Monday, Aug 13, 2012
Through a connection made during a paleontology field camp in Montana, Kate Krsnak ’13 lands an internship with Academy of Natural Sciences in Philadelphia.
by Meaghan Haugh
An avid Jurassic Park fan growing up, Kate Krsnak ’13 received the opportunity of a lifetime when she participated in a paleontology field camp in Montana earlier this summer. There, Krsnak unearthed fossils, gained a greater understanding of methods — and landed a fall internship with the Academy of Natural Sciences of Drexel University in Philadelphia.
Through the program, based out of Yellowstone Bighorn Research Association (YBRA), Krsnak spent July working with paleontologists and students to extract fossils along the border of Montana and Wyoming. The camp was run by David Parris, curator and Jason Schein, assistant curator of the New Jersey State Museum and strongly assisted by Jason Poole, manager of the Fossil Prep Lab at the Academy of Natural Sciences.

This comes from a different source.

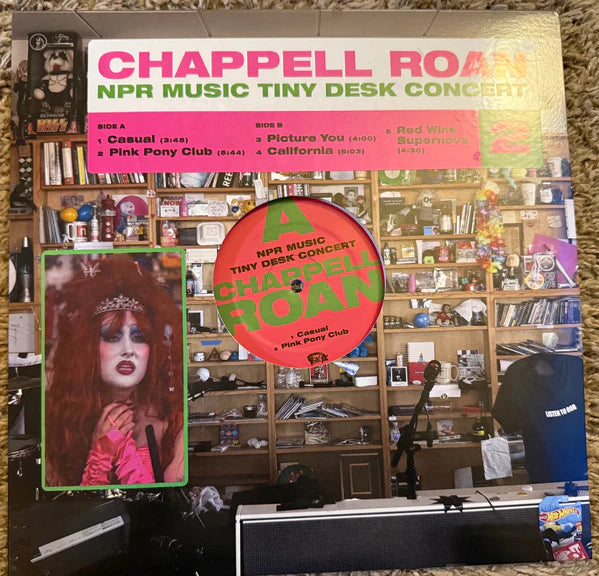 Chappell Roan  NPR Music Tiny Desk Concert (COLOR VINYL) USA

Krsnak, a Secondary Education and Geosciences double major, explained that depending on the location of the fossils, the team used different extraction methods, including surface collecting, quarrying a pit, using a rock saw or applying a plaster jacket.

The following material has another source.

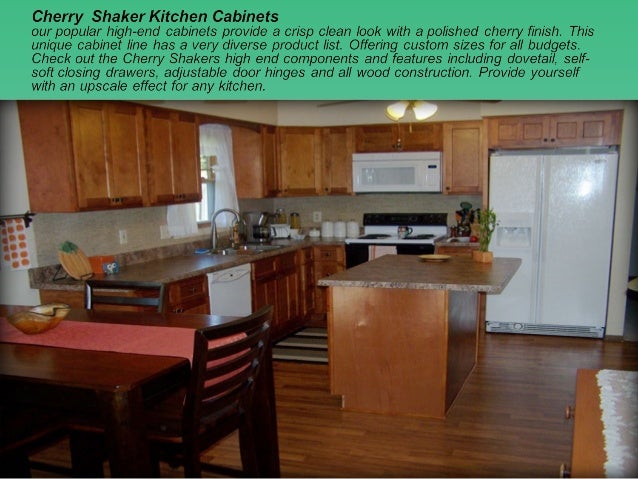 Cherry Shaker Kitchen Cabinets Design, Ideas By Lily Ann Cabinets Cherry Shaker Kitchen Cabinets Design, Ideas By Lily Ann Cabinets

“We spent our days in the field and our nights in the classroom back at YBRA looking over the fossils we collected, cleaning them a bit, applying glue where we could, and properly labeling them, as well as working with mapping, learning about the geology, and learning about the bones and dinosaurs,” she said.
The team, which also included students from Boston University, Auburn University and Rutgers University, discovered Myledaphus bipartus teeth (Creataceous age sting-ray); Trionyx (ancient soft-shelled fresh water turtle); Troödontid tooth (a carnivorous dinosaur); Ankylosaur Skull and bones; Triceratops rib fragments, frill, and vertebrae; Thescelosaur toe bone; ancient crocodile teeth and scutes; petrified wood; and gastropods. The fossils are being transported to the New Jersey State Museum to be processed and, later, to the Academy of Natural Sciences.
This fall, Krsnak will assist preparing the fossils in the Fossil Prep Lab at the Academy of Natural of Sciences. Poole, impressed by Krsnak’s willingness to work late in the class and interest in the subject, offered her the internship at the end of the field camp. Back at Rider, Krsnak will conduct an independent research project with Dr. William Gallagher that extends from the internship. In the spring, she will student-teach 8th grade in the West Windsor-Plainsboro District at Grover Middle School.
It was Gallagher who had encouraged her to apply for the field camp in Montana. Krsnak said she felt well prepared for the experience because of the skills she gained in his classes, which included trips to a marl pit in Gloucester County, N.J.
“Dr. Gallagher has always stressed the importance of the proper way of collecting and labeling fossils,” she said. “He always had us bring old medicine pill bottles, paper towels, resealable plastic bags. I had a bunch of those in Montana that other students borrowed.”
Though Krsnak has a passion for teaching, she is also considering going to graduate school to study paleontology.
“To have a full week in the field was really valuable. It’s a lot of hard work,” Krsnak said. “I just think it’s amazing the things you can learn about creatures that lived millions of ago just from looking at their remains. There’s so much we can learn about them.”
All Geosciences students at Rider University attend a senior-level geology field camp where they learn fundamental field and mapping skills, and how to professionally apply and integrate what they have learned in their individual courses to complex, real-world geologic problems. Nicholas Mazza ’13 is participating in a geology field camp in the Catskill Mountains of New York State. Sarah Mozes ’14 and Hilary Boff ’14 are studying volcanoes in Iceland. Jillian Baumann ’14 is studying volcanoes in Kamchatka, Russia.